Mais les pharisiens ne sont pas pour autant nécessairement les progressistes... Nous sommes dans un système de jurisprudence : face à de nouvelles questions, on cherche comment elles se rapprochent de questions déjà connues, dont on a déjà la réponse, et on procède par analogie pour décider que faire dans le nouveau cas. Il est évident qu'une telle démarche donnera des résultats fort différents selon l'état d'esprit de ceux qui y procèdent. Certains le feront de manière très tatillonne et terre-à-terre, ce qui nous mène au pharisaïsme contre lequel Jésus s'est effectivement battu : un corpus de règles et de détails pouvant confiner au pur kafkaisme, un délire dans lequel plus personne n'est vraiment capable de s'y retrouver, encore moins d'y conformer sa vie. Par contraste, et en réaction à ceux-là, d'autres recherchent au contraire à simplifier, épurer, la réflexion, et en sont arrivés à la position qui nous est exposée aujourd'hui : dans le fond, ce qui importe, c'est de se laisser guider par ces deux seuls commandements, l'amour de Dieu et l'amour du prochain. Le rabbinisme nous témoigne que ceux-là sont même allés encore plus loin, résumant toute la Torah au seul amour du prochain, ce qui est au fond strictement l'enseignement de Jésus, sans qu'on puisse dire si c'est lui qui l'a initié ou non, et peu importe : c'était inscrit, au moins en germe, dans ce courant dont il a hérité. En tout cas, c'est sans doute ce que signifie ici le "tu n'es pas loin du Royaume", qu'il ne reste au scribe qu'à franchir ce dernier pas, comprendre que l'amour pour Dieu (si haut, si loin, qu'on ne peut le voir) ne peut se manifester que par l'amour pour le prochain.

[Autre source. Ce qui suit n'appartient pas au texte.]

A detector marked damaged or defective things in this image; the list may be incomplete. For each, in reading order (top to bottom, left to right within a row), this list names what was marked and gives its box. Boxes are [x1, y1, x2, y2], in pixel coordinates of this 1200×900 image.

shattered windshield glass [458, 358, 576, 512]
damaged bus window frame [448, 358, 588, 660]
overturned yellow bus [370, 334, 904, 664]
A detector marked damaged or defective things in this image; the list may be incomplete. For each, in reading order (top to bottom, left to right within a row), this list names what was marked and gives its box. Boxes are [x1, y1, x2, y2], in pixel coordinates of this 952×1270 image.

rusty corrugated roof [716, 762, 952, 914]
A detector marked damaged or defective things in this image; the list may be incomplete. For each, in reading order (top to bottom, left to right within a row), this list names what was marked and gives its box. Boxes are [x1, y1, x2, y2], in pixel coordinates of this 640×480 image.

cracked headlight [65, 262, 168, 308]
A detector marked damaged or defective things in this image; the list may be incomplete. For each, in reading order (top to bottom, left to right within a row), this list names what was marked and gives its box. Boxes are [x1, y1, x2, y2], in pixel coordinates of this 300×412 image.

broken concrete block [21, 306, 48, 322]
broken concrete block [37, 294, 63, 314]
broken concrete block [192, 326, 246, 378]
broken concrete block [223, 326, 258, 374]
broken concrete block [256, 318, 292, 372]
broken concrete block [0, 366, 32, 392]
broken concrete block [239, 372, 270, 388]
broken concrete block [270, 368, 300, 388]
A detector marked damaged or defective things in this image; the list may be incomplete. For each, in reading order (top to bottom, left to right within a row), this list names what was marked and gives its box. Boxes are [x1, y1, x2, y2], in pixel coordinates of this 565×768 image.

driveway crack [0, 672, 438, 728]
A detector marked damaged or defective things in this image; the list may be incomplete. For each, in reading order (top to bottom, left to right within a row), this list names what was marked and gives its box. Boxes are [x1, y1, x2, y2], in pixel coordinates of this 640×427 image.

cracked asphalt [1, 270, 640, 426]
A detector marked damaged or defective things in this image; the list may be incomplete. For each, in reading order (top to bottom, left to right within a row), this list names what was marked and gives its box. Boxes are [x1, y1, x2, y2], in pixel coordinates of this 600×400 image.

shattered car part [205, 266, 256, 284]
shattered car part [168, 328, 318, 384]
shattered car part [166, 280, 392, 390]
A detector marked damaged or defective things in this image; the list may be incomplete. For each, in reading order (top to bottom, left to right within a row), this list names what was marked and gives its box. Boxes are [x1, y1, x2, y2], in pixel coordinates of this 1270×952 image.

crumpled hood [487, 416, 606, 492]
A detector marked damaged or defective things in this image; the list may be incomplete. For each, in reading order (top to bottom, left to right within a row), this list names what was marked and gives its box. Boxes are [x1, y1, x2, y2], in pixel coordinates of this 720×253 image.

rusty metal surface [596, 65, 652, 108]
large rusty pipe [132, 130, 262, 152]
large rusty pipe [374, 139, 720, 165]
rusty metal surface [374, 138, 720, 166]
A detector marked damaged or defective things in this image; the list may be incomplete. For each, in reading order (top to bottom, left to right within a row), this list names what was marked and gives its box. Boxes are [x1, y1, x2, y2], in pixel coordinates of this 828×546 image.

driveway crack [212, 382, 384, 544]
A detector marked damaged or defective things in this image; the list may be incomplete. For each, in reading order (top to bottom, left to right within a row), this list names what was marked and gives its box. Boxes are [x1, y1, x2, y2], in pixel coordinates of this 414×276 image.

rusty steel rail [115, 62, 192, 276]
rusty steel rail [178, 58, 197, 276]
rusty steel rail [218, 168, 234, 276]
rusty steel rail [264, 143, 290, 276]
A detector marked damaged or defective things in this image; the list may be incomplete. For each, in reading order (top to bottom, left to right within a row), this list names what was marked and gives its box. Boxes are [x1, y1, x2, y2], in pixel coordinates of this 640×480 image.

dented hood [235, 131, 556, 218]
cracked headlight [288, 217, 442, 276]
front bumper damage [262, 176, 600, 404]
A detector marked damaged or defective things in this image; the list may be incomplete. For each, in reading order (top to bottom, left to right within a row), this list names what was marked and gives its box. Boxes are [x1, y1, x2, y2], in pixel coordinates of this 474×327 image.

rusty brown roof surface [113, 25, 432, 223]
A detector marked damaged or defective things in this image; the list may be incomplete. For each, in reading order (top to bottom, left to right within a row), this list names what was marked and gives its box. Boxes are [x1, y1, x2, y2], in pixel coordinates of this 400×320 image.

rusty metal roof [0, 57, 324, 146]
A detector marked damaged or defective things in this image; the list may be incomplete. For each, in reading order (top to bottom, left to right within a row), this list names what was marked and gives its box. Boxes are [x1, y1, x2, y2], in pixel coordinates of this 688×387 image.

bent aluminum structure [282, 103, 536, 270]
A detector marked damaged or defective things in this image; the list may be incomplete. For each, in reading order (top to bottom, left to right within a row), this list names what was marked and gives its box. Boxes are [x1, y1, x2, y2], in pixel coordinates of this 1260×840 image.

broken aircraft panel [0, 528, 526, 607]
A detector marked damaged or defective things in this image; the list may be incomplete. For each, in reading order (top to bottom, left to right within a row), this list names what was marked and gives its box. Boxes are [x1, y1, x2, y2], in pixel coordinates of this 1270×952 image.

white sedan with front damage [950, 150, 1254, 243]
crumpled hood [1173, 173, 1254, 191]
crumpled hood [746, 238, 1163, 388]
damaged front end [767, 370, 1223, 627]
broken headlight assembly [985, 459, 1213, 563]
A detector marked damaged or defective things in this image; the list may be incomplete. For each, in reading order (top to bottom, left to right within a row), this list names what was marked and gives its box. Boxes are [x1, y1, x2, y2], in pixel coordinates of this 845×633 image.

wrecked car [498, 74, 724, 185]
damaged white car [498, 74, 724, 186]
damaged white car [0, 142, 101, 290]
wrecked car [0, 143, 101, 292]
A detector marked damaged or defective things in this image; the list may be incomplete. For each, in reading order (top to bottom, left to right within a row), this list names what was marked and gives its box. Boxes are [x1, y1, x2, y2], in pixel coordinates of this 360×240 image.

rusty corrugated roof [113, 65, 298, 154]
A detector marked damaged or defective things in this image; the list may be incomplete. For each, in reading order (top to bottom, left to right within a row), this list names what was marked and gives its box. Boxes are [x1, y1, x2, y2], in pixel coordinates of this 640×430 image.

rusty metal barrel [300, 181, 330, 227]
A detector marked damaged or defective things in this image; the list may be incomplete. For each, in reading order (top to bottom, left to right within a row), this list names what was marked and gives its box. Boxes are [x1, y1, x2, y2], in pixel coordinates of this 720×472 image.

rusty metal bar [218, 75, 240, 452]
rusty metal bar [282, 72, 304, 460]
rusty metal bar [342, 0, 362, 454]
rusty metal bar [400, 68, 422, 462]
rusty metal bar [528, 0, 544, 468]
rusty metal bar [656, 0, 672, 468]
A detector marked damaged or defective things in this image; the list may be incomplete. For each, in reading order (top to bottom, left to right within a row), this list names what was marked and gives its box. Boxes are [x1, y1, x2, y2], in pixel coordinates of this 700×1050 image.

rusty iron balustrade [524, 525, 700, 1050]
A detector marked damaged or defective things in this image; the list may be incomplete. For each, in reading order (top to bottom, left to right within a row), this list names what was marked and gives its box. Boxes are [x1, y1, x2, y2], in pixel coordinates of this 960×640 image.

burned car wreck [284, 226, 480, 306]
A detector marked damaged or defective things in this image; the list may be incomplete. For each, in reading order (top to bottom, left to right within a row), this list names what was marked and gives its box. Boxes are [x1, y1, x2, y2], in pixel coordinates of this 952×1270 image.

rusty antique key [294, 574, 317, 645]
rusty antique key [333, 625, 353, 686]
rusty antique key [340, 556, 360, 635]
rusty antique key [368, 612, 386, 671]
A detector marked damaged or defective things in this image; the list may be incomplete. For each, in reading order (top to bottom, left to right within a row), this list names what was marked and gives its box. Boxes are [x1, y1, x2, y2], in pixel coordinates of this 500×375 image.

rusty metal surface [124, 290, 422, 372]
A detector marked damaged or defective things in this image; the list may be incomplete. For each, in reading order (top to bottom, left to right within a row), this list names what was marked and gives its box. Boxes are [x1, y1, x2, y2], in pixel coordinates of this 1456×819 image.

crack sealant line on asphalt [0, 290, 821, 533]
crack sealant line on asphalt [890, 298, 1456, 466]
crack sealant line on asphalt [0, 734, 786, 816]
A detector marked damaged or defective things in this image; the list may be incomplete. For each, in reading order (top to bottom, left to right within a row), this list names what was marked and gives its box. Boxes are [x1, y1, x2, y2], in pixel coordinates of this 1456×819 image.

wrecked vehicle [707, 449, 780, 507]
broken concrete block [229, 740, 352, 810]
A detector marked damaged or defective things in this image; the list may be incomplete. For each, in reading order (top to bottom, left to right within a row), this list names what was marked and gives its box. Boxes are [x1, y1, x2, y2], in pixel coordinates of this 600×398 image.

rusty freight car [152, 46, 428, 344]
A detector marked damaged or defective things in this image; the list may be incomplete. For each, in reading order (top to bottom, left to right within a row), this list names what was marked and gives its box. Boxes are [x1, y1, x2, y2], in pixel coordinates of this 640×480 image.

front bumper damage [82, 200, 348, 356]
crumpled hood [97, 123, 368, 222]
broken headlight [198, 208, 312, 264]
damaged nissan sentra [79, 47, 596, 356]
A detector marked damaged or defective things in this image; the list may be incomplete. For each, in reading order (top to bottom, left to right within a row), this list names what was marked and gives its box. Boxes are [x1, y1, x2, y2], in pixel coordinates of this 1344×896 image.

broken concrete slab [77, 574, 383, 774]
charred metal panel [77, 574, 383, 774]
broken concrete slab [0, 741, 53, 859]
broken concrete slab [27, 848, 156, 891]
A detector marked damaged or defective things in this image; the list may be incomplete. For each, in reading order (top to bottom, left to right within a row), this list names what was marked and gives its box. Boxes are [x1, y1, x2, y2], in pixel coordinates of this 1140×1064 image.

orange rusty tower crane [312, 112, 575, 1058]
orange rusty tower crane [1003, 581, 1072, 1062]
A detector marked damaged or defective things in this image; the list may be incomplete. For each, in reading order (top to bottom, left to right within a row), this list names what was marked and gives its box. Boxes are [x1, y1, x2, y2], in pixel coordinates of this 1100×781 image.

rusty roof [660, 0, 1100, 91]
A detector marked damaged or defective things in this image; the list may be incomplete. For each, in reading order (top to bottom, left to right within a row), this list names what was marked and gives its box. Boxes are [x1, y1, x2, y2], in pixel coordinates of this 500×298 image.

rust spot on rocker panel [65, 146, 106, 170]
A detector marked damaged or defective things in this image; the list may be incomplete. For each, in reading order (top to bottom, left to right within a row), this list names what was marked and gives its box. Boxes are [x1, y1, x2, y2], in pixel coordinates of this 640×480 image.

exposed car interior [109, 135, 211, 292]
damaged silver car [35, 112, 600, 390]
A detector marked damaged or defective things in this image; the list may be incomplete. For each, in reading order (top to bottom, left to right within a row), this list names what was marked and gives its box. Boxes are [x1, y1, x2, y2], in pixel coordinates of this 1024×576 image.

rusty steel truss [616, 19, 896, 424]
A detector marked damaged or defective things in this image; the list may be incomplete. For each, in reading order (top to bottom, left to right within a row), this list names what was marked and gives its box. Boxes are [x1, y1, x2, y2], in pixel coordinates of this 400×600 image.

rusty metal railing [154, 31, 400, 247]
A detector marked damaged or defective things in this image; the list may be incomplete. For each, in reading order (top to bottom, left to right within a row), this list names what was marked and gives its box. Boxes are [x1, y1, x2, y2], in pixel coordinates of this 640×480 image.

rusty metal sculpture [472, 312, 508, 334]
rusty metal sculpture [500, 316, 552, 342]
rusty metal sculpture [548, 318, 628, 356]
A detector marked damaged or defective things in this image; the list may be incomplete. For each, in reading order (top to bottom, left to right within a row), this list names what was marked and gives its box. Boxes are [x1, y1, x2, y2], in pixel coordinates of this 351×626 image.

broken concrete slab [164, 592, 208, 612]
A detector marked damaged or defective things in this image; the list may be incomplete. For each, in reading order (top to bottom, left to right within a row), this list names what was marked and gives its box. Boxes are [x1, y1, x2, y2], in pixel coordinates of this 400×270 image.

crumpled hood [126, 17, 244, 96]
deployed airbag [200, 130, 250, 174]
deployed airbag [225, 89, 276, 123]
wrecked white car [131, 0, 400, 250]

Contrairement à ce que la lecture des évangiles pourrait nous laisser croire, ce n'est donc pas sur le plan du comportement moral que la scission s'est effectuée entre judaïsme et christianisme. Il est certain qu'au sein du rabbinisme, les deux tendances pharisiennes se sont perpétuées. Mais justement, puisqu'elles ont continué d'y prospérer toutes les deux, puisque la tendance plus "éclairée" n'a pas été exclue par l'autre, c'est que là n'était pas la raison du désaccord entre juifs et chrétiens ! L'amour du prochain n'a rien d'une exclusivité chrétienne ! et on peut noter que le christianisme lui non plus, malgré les diatribes des évangiles contre l'hypocrisie des "pharisiens", est loin d'avoir été exempt des mêmes tendances en son sein... Ne cherchons pas non plus du côté du système sacrificiel, les pharisiens n'en étaient certes pas des piliers, comme en témoigne le commentaire fait par notre scribe : "c'est bien plus que tous les holocaustes et sacrifices". Le Temple restait un symbole fort de leur foi pour tous les juifs, autant pour les judéo-chrétiens que pour les pharisiens, et tous vivront sa destruction comme une catastrophe ; mais l'activité sacrificielle, sur laquelle les sadducéens avaient la main-mise, ni les uns ni les autres n'y tenaient. Et ce n'est encore pas non plus le fait de considérer que Jésus avait été le Messie qui était un problème rédhibitoire entre les uns et les autres. Non, le nœud de la discorde, c'est des pagano-chrétiens qu'il est venu, des évolutions théologiques initiées dans les communautés pauliniennes, qui allaient faire de Jésus plus qu'un homme exceptionnel : Dieu lui-même.